Direct-to-airflow design
The second objective is to create an effective thermal pathway for heat to go from the LED chip to the outside air to be extracted.
A lot of cheaper lights will use an extrusion with standoffs for the board to sit on, and sometimes don’t even have material behind the LED chip itself to pull heat away. This results in a light quickly overheating even when in motion.
High quality lights will have a direct thermal pathway, although admittedly this is very hard to determine unless you have a light torn down in front of you.
Magnesium & Thermodynamics
One of the other items that sets Outbound apart from typical light manufactures is our focus on magnesium as our heat sinking material.
Magnesium is an extremely lightweight metal that has good thermal properties.

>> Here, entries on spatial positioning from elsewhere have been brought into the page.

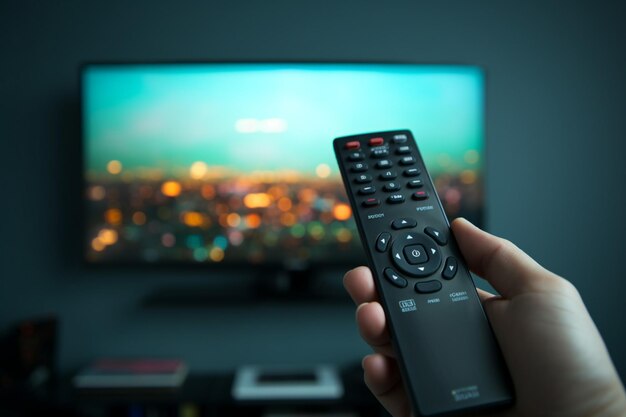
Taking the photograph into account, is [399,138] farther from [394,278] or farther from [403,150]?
[394,278]

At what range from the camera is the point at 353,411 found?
57.1 inches

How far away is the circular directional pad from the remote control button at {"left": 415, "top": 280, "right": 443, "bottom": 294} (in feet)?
0.04

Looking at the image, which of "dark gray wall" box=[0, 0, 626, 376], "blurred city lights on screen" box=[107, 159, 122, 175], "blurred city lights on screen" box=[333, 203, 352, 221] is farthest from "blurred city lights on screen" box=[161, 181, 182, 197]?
"blurred city lights on screen" box=[333, 203, 352, 221]

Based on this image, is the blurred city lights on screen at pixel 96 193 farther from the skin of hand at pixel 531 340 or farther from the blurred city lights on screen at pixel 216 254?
the skin of hand at pixel 531 340

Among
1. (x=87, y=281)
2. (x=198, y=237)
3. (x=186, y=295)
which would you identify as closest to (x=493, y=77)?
(x=198, y=237)

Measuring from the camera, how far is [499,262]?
27.0 inches

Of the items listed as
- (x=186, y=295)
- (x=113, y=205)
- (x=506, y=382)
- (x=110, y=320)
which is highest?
(x=113, y=205)

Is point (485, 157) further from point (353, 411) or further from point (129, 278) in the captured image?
point (129, 278)

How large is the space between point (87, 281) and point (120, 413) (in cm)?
45

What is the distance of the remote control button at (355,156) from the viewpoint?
0.77m

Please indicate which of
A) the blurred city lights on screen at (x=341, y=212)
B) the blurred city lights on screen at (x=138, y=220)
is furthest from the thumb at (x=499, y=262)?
the blurred city lights on screen at (x=138, y=220)

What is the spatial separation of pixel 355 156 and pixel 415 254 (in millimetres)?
183

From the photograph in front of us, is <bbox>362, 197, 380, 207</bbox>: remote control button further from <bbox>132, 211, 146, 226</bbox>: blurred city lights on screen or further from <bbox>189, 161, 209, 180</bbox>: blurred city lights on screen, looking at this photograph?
<bbox>132, 211, 146, 226</bbox>: blurred city lights on screen

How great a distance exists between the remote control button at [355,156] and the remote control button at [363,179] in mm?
32
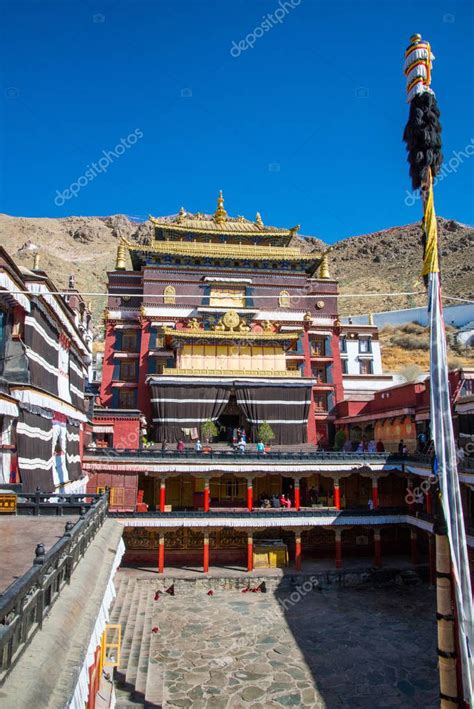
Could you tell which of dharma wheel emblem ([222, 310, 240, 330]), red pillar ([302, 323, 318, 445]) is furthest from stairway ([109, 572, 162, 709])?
dharma wheel emblem ([222, 310, 240, 330])

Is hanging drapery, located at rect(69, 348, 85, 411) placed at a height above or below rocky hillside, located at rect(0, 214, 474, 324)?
below

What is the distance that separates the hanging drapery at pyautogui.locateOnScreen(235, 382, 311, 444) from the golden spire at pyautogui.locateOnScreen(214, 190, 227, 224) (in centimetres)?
1960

However when a lot of engineers look at a material suitable for heat sinks they gravitate straight to aluminum due to the fact the thermal conductivity is 33% higher than magnesium (96 W/mK vs 70 W/mK for diecast applications). Though thermal conductivity is only part of the thermal equation.

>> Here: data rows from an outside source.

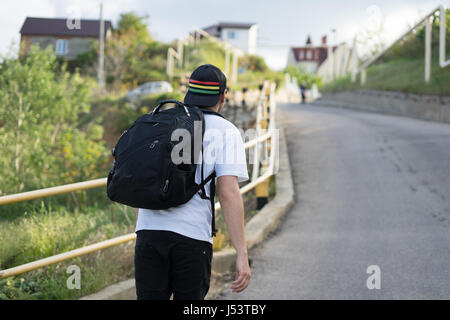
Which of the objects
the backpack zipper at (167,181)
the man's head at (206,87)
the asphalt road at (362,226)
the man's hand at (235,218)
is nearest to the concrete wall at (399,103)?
the asphalt road at (362,226)

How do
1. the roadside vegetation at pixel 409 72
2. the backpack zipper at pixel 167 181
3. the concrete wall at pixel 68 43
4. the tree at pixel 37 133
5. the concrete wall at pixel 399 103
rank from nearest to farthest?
the backpack zipper at pixel 167 181 < the tree at pixel 37 133 < the concrete wall at pixel 68 43 < the concrete wall at pixel 399 103 < the roadside vegetation at pixel 409 72

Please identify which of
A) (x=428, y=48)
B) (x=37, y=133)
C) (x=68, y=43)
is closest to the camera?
(x=37, y=133)

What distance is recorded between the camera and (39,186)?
45.4 feet

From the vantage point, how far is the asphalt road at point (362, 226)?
4.97m

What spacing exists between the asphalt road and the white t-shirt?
2.47 m

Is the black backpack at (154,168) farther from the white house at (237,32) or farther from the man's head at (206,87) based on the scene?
the white house at (237,32)

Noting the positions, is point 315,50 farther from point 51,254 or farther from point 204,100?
point 204,100

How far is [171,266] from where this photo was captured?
2674 millimetres

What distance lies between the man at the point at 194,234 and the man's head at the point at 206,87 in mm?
122

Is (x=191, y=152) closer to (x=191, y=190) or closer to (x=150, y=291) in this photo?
(x=191, y=190)

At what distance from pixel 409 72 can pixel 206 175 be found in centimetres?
2040

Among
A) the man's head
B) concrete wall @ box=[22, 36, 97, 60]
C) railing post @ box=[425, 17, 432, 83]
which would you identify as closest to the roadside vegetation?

When we look at heat rejection for a lamp, we often are considering it moving within an air stream which means that the thermal bottleneck is not going to be how fast heat moves through a material (thermal conductivity) but rather how fast we can remove the heat via convection.

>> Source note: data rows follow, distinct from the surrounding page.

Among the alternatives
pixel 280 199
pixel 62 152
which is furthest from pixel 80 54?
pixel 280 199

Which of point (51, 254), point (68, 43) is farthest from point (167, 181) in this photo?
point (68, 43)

The only time that the rate of heat removal via convection in an air stream outpaces how fast the heat moves through the material is at extremely high speeds with forced direct airflow. Speeds that no biker will ever hit. So instead of focusing on the thermal conductivity of a material, we’ll focus on improving the weight of the light and increasing the surface area. This is why all our lights use magnesium die casting with diecast bodies that feature finned surfaces. We get the benefit of an extremely light body, a lot of surface area, and improved thermal characteristics.